Gregory Way 2018
This module downloads and processes several gene sets and integrates these gene sets into a heterogeneous network (hetnet)(Himmelstein et al. 2017).
This network will be projected onto compressed gene expression features to enable biological interpretation.
The module stores data and data processing scripts of MSigDB and xCell gene sets.
Individual MSigDB gene sets (version 6.1) were downloaded from GSEA downloads.
We also download the full gene set: msigdb.v6.1.entrez.gmt
.
See download_msigdb.ipynb for specific details.
The genesets consist of 8 different collections; many also have sub-collections:
Name | Collection | License |
---|---|---|
H | Hallmark gene sets | CC-BY 4.0 |
C1 | Positional gene sets | CC-BY 4.0 |
C2 | Curated gene sets | CC-BY 4.0 (except KEGG, BioCarta, AAAS/STKE) |
C2.CPG | Chemical and genetic perturbations | CC-BY 4.0 |
C2.CP.Reactome | Reactome | CC-BY 4.0 |
C3 | Motif gene sets | CC-BY 4.0 |
C3.MIR | microRNA targets | CC-BY 4.0 |
C3.TFT | Transcription factor targets | CC-BY 4.0 |
C4 | Computational gene sets | CC-BY 4.0 |
C4.CGN | Cancer gene neighborhoods | CC-BY 4.0 |
C4.CM | Cancer modules | CC-BY 4.0 |
C5 | Gene Ontology (GO) terms | CC-BY 4.0 |
C5.BP | GO biological processes | CC-BY 4.0 |
C5.CC | GO cellular components | CC-BY 4.0 |
C5.MF | GO molecular functions | CC-BY 4.0 |
C6 | Oncogenic gene sets | CC-BY 4.0 |
C7 | Immunologic gene sets | CC-BY 4.0 |
We do not include the KEGG, BioCarta, AAAS/STKE gene sets in C2
.
For full license terms visit the MSigDB license page.
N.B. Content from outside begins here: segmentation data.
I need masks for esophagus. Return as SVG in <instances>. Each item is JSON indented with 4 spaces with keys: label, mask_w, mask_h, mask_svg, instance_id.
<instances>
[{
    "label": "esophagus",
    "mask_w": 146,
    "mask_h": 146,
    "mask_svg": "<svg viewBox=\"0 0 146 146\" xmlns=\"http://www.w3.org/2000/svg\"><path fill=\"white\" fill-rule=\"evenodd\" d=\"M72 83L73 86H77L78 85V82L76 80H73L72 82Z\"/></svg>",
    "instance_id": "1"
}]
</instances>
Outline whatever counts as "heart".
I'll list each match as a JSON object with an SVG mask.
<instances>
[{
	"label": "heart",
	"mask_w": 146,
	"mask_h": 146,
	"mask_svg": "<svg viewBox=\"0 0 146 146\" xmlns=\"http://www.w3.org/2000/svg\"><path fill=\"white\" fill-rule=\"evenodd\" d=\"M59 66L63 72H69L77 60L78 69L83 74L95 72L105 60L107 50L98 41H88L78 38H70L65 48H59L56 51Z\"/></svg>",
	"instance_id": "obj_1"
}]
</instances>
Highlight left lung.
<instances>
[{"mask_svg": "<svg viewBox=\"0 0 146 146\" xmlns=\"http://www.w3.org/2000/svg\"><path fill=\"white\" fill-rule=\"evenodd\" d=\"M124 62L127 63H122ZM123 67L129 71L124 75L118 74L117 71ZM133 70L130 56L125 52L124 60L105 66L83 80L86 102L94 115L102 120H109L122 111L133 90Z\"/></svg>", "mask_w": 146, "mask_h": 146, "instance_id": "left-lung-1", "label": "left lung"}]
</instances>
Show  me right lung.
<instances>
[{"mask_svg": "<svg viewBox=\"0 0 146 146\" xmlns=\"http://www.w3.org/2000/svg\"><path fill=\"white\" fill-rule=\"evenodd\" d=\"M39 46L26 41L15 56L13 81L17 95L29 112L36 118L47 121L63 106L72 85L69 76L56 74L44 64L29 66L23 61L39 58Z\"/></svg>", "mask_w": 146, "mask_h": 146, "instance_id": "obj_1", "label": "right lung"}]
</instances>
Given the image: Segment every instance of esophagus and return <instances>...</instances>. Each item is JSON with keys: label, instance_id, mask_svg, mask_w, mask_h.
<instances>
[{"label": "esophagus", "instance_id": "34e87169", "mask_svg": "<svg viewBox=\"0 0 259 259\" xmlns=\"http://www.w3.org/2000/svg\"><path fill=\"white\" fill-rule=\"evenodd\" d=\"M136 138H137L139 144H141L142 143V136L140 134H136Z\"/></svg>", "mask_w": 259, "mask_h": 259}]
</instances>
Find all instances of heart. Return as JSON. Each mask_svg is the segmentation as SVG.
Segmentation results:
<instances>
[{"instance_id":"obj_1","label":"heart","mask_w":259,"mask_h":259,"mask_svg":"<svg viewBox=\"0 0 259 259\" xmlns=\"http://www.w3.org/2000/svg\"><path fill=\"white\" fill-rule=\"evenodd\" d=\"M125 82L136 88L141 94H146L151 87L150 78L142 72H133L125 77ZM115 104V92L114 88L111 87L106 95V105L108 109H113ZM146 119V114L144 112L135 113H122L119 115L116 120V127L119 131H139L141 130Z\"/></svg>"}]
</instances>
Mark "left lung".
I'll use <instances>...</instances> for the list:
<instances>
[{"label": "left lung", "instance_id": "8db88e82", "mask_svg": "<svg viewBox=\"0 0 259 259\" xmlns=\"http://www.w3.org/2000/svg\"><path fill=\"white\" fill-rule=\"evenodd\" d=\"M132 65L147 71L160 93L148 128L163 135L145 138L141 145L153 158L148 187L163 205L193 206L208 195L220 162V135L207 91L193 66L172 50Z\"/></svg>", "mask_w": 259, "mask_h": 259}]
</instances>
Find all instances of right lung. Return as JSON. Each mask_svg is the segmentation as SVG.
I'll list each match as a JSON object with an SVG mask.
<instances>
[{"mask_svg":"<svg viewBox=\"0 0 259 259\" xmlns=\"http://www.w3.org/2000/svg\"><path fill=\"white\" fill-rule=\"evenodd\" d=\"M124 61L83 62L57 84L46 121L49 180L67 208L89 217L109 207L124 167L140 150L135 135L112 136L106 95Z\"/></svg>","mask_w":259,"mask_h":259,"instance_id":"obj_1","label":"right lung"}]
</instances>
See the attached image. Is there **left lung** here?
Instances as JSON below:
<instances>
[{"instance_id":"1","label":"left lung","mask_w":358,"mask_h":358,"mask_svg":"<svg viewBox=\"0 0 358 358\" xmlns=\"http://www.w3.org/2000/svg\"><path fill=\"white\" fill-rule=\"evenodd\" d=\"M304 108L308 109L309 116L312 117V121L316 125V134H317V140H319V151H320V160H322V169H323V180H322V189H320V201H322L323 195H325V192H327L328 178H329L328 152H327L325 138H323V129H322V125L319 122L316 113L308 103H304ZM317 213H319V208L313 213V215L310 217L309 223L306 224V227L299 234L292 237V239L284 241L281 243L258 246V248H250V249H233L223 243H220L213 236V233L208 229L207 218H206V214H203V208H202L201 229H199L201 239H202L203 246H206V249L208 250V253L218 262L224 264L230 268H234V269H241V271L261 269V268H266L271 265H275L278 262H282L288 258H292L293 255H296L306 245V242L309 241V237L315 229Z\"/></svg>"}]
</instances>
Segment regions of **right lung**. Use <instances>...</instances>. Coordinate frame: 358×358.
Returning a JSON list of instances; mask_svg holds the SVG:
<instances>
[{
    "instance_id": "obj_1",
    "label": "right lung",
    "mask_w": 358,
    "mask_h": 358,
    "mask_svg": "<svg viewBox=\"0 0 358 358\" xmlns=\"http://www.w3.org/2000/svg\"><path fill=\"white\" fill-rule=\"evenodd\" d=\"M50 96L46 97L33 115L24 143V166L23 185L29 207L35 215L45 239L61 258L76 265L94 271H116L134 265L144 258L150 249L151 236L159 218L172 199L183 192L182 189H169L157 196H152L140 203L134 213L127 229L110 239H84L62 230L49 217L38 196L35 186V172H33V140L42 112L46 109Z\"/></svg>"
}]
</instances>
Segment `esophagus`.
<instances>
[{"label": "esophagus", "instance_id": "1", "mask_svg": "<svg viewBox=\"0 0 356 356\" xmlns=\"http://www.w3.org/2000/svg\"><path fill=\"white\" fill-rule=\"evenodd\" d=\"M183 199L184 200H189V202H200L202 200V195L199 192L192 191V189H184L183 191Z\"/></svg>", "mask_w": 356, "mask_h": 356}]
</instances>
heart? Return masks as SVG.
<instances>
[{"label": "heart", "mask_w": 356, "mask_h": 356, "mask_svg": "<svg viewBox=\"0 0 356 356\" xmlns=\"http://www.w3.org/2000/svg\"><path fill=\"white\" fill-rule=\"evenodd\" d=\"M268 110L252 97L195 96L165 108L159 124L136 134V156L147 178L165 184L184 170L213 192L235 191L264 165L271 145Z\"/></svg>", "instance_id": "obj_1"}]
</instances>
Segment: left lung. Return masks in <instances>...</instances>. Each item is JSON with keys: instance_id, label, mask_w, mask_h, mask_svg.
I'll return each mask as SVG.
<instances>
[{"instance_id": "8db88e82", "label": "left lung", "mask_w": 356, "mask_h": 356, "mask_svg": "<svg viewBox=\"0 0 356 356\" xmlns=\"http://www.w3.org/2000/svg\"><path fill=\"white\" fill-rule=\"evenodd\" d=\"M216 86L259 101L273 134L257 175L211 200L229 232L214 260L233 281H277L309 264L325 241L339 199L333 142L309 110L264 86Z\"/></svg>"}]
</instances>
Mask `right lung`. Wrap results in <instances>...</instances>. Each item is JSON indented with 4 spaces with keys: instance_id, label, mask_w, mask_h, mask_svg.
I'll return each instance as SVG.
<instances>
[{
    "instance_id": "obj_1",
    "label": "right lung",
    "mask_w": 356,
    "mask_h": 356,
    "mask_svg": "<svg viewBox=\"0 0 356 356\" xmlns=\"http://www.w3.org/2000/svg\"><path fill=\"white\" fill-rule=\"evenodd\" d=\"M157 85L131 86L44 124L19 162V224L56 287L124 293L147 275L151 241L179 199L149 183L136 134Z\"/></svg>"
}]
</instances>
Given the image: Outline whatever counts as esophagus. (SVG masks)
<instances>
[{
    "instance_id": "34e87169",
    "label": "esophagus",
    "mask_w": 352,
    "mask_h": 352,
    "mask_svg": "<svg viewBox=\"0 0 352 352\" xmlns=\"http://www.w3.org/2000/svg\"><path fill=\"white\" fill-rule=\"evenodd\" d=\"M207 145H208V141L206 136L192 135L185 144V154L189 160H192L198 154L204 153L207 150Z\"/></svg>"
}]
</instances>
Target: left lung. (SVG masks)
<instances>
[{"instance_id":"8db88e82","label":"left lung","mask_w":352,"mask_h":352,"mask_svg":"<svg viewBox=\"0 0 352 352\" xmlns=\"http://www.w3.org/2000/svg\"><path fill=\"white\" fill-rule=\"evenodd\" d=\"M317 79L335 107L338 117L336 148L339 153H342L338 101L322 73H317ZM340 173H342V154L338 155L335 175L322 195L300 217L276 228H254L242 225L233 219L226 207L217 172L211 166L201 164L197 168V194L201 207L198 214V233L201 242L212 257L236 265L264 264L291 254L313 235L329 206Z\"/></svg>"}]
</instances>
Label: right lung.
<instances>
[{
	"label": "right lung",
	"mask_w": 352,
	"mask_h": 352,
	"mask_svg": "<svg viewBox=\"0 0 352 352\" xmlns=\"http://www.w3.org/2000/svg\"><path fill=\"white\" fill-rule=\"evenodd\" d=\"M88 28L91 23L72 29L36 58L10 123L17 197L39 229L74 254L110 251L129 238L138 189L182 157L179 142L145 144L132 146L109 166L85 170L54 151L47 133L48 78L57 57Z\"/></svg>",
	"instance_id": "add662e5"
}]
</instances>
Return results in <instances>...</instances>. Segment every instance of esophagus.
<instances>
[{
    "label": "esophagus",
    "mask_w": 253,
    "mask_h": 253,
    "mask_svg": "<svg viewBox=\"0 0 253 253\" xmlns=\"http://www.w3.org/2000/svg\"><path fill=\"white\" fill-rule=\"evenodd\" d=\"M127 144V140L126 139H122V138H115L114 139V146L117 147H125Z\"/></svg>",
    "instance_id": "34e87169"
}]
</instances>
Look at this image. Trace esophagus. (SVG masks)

We download and process the 489 gene signatures from Arun et al. 2017. These 489 signatures represent 64 different human cell types including CD8+ T Cells, Neutrophils, Macrophages, etc.
See process_xCell.ipynb for specific details.
The gene sets are uniformly processed and linked together in a single hetnet. The hetnet can be projected onto a compressed gene expression matrix to rapidly assign biological significance to compressed gene expression features.